**To do**
As the answer, set down the lines below from the one containing "Playmobil Set 4303" through the one containing "MUY BONITO SAGRADO", exactly and inclusively, and no others.

**Data for the task**
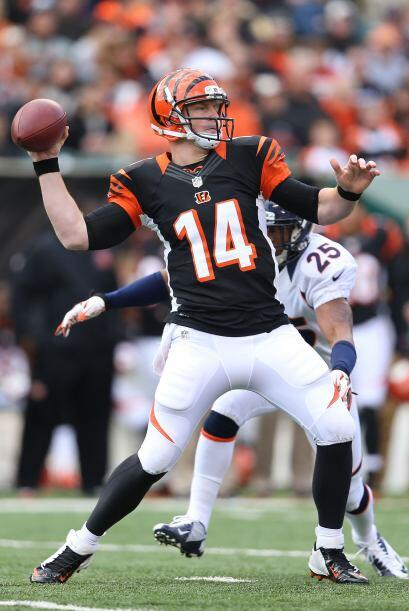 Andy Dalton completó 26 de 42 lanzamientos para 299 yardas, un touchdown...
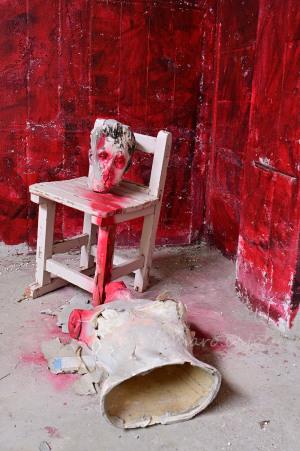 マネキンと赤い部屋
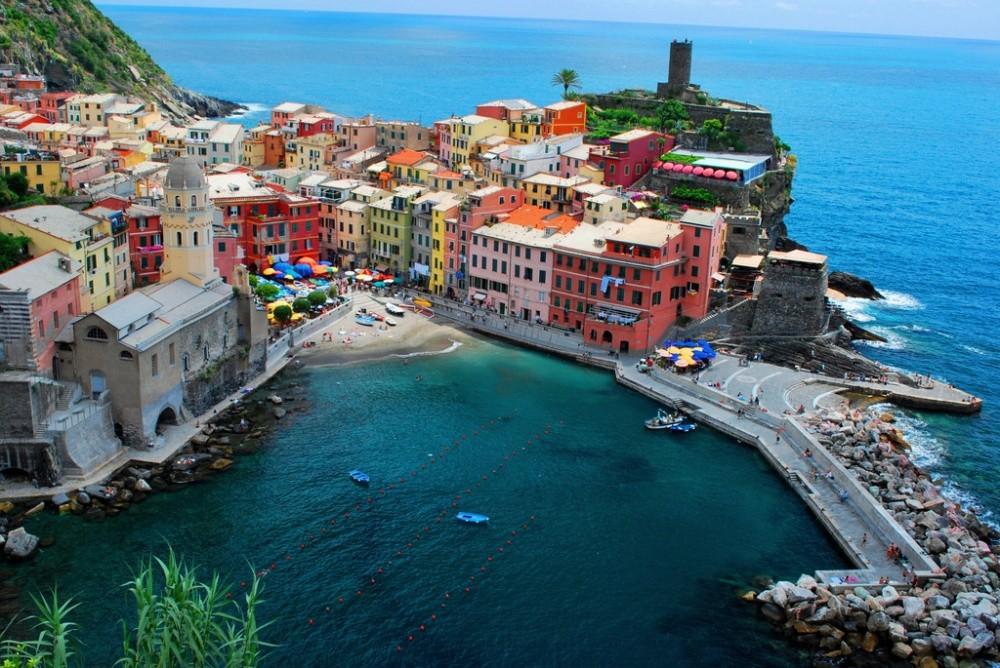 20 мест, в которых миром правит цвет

...

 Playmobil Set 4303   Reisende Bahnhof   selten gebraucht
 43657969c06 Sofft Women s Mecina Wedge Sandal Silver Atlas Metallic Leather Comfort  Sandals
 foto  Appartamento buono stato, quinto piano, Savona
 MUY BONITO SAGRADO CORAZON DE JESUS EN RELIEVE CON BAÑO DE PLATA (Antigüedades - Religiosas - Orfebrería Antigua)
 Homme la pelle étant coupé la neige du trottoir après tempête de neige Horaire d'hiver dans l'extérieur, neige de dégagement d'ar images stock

**Response for this exercise**
 Playmobil Set 4303   Reisende Bahnhof   selten gebraucht
 43657969c06 Sofft Women s Mecina Wedge Sandal Silver Atlas Metallic Leather Comfort  Sandals
 foto  Appartamento buono stato, quinto piano, Savona
 MUY BONITO SAGRADO CORAZON DE JESUS EN RELIEVE CON BAÑO DE PLATA (Antigüedades - Religiosas - Orfebrería Antigua)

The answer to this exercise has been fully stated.